Your body composition – that you can change
How much you exercise – ditto
Calorie restriction/dieting (more on this later)
Genetics – can’t change that one either
So if any of these factors change (genetics and gender won’t, obviously, but the others can), your metabolism may go up or down. Body fat percentage tends to go up as we age because we tend to work out less; the more body fat you, the fewer calories you need to take in. Since calories are energy and exercise burns energy/calories, the more you exercise the more calories you need.

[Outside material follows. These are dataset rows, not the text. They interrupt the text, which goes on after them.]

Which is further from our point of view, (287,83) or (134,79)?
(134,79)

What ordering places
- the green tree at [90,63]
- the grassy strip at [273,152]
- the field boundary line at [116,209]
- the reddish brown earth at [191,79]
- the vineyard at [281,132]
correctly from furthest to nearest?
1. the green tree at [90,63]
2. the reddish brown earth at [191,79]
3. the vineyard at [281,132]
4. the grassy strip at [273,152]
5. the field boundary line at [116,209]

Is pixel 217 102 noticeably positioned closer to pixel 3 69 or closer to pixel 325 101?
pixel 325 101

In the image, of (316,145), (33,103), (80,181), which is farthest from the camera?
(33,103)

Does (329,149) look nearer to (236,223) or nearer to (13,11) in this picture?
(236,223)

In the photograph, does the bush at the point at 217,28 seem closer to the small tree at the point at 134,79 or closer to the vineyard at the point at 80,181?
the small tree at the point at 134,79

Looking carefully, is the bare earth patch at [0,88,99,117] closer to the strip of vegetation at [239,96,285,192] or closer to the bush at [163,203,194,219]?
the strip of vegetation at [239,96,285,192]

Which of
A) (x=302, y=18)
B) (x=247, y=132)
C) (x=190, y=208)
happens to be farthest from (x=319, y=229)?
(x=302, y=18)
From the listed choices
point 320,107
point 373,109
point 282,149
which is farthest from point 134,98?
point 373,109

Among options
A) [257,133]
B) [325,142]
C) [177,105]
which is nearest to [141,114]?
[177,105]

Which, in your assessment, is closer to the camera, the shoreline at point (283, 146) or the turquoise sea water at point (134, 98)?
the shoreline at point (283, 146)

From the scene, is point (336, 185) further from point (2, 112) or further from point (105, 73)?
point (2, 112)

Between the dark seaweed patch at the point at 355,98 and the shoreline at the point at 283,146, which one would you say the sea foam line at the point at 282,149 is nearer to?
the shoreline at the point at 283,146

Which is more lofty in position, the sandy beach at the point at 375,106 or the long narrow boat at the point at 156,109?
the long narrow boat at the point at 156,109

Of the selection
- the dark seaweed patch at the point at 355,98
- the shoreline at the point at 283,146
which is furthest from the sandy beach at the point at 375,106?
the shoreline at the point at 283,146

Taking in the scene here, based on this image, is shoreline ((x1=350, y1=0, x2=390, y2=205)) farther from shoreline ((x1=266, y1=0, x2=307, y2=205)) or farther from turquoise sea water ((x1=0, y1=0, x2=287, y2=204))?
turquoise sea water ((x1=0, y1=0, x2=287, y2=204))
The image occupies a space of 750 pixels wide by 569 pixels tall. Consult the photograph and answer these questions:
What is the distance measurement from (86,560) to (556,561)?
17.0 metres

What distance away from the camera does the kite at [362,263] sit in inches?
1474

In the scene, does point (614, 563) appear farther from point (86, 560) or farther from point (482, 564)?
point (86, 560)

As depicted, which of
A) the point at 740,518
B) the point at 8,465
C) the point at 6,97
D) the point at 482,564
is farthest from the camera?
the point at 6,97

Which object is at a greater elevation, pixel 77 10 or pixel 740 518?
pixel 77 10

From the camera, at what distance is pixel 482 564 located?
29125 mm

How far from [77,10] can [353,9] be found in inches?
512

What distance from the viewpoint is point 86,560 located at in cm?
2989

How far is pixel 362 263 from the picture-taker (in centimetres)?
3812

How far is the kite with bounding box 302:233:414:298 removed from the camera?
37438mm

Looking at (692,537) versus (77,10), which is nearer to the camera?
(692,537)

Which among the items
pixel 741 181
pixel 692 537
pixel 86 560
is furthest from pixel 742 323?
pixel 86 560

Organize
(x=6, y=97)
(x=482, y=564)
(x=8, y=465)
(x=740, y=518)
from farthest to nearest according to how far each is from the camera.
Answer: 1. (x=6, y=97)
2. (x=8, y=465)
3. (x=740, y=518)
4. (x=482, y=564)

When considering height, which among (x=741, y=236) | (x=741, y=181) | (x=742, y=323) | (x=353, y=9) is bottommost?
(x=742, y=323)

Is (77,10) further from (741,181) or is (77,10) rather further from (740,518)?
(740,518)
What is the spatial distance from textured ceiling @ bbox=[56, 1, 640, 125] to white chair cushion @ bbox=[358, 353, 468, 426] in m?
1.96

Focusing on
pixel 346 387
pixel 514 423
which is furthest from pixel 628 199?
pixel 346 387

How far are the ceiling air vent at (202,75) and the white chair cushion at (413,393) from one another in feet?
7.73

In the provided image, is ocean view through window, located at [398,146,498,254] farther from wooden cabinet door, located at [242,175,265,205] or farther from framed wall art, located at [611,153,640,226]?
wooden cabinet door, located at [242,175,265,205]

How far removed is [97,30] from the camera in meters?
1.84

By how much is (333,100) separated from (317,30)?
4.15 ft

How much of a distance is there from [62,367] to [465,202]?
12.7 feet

Now, dieting is a trickier issue.
Early in a diet, caloric deficit results in weight loss from fat stores being burned and loss of body water from glycogen depletion. Eventually, your body notices this change in fat stores and decreases Basal Metabolic Rate (BMR) to replenish lost fat. BMR might decrease by up to 45%. When the decrease in BMR = the decrease in calorie deprivation, you hit a weight plateau and stop losing weight. It sounds like that’s where you are now.
So what do you do? A few things:
1) Track what you are eating and how much you are exercising for a few days. There are lots of free apps out there for this purpose. I like My Net Diary, but use whatever is easiest for you.
2) Average your caloric input and output over the course of those days and see what you are consuming and burning on most days. This is your baseline.
3) Go to this website and create a profile: https://www.supertracker.usda.gov/CreateProfile.aspx. Once you’ve done that, it will tell you how much you should be eating of each food group each day. If you click around, you’ll even find sample meal plans. What I want you to pay attention to, however, is the amount of calories they recommend you take in versus what you are currently consuming. One primary reason we hit a weight loss plateau is because we are actually eating too little. If that is the case, then gradually up your caloric intake – with healthy foods, especially vegetables and fruit. Your weight will likely fluctuate for a few weeks, but then you should start to notice a difference. If you are eating more calories than they recommend, then the easiest way to lose weight is to exercise! Run, walk, jump on a trampoline. Just move for 30-60 min each day.
4) Last but not least, you didn’t mention what you are eating, but try to consume lots of fresh produce and whole foods. Many processed foods are not actually recognized as foods by our bodies so we keep eating more and more as our bodies are starving for nutrients. The USDA guide is not perfect, but it’s a good place to start.
If you have any more questions, please let me know! Good luck!